I’m trying to run a Topaz extract job and run into the following error. I used about 9k particles for Topaz train and it ran fine. I have a pretty large dataset (>13k images). I’m wondering if that’s what causing Topaz to fail. Any ideas? Maybe @alexjamesnoble has some input on this?
[ CPU: 226.7 MB] Traceback (most recent call last):
File "cryosparc2_worker/cryosparc2_compute/run.py", line 85, in cryosparc2_compute.run.main
File "cryosparc2_compute/jobs/topaz/run_topaz.py", line 1090, in run_topaz_wrapper_extract
utils.run_process(extract_command)
File "cryosparc2_compute/jobs/topaz/topaz_utils.py", line 37, in run_process
process = subprocess.Popen(command, stdout=subprocess.PIPE, stderr=subprocess.STDOUT, close_fds=True, universal_newlines=newlines)
File "/home/vamsee/software/cryosparc/cryosparc2_worker/deps/anaconda/lib/python2.7/subprocess.py", line 394, in __init__
errread, errwrite)
File "/home/vamsee/software/cryosparc/cryosparc2_worker/deps/anaconda/lib/python2.7/subprocess.py", line 1047, in _execute_child
raise child_exception
OSError: [Errno 7] Argument list too long
Repeated the steps and was able to reproduce the error. Still unsure why this is happening. The Topaz extract jobs start fine and runs for a little bit too. It fails after a certain amount of time.
So, apparently, splitting the micrographs into 4 sets (~3500 each) is okay for Topaz to handle. Not sure what the upper limit is but it definitely fails after 13k images, probably much sooner.
Sorry for the delay. Judging by the Cryosparc traceback, this looks like a Cryosparc file handling issue, not a Topaz issue. If you run the Topaz command shown in the Cryosparc run (with proper changes to the micrographs list), does Topaz work?

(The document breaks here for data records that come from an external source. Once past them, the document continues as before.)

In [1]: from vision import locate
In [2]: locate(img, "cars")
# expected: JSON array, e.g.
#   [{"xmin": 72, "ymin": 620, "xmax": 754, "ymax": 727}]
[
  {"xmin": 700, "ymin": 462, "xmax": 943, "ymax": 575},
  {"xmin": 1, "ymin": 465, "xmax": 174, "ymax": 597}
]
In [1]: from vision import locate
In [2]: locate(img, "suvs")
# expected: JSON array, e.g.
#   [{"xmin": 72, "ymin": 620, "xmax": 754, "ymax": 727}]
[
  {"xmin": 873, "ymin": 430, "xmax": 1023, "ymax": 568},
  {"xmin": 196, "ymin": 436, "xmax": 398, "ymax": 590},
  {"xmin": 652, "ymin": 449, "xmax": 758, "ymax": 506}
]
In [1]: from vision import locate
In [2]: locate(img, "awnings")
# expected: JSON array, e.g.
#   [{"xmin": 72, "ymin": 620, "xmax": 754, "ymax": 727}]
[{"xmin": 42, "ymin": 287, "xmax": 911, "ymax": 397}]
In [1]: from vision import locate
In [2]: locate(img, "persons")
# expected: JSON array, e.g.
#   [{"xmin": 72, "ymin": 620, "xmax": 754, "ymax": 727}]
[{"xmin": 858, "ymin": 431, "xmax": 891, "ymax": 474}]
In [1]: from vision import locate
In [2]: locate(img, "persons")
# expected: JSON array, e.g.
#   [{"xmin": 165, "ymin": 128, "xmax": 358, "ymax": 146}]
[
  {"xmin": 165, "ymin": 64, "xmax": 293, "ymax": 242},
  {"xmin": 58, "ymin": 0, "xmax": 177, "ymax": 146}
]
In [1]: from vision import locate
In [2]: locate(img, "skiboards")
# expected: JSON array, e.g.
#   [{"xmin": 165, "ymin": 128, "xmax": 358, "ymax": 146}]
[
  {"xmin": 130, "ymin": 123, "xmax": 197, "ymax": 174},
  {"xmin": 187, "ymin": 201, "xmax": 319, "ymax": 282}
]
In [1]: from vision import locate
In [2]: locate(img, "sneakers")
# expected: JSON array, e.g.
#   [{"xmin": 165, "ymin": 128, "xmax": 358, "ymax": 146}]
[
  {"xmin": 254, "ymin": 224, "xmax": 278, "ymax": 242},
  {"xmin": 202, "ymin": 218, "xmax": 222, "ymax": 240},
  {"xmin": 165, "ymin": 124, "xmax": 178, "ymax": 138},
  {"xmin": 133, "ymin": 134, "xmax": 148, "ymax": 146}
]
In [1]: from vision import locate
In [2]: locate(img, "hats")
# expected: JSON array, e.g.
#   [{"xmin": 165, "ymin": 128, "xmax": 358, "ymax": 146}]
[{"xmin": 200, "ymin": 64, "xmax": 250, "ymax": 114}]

This is caused by the command calling Topaz becoming too long due to the number of micrographs designated per thread. This is just a limitation of the subprocess module. There are a few ways to circumvent this issue:
Split the dataset into splits using the Exposure Sets Tool job and then infer from each of the splits.
Create more threads to decrease the number of micrographs per thread. This can be done by increasing the Number of parallel threads parameter. This may cause many threads to be created so if performance issues begin to arise, it is recommended to decrease the Number of CPUs parameter accordingly.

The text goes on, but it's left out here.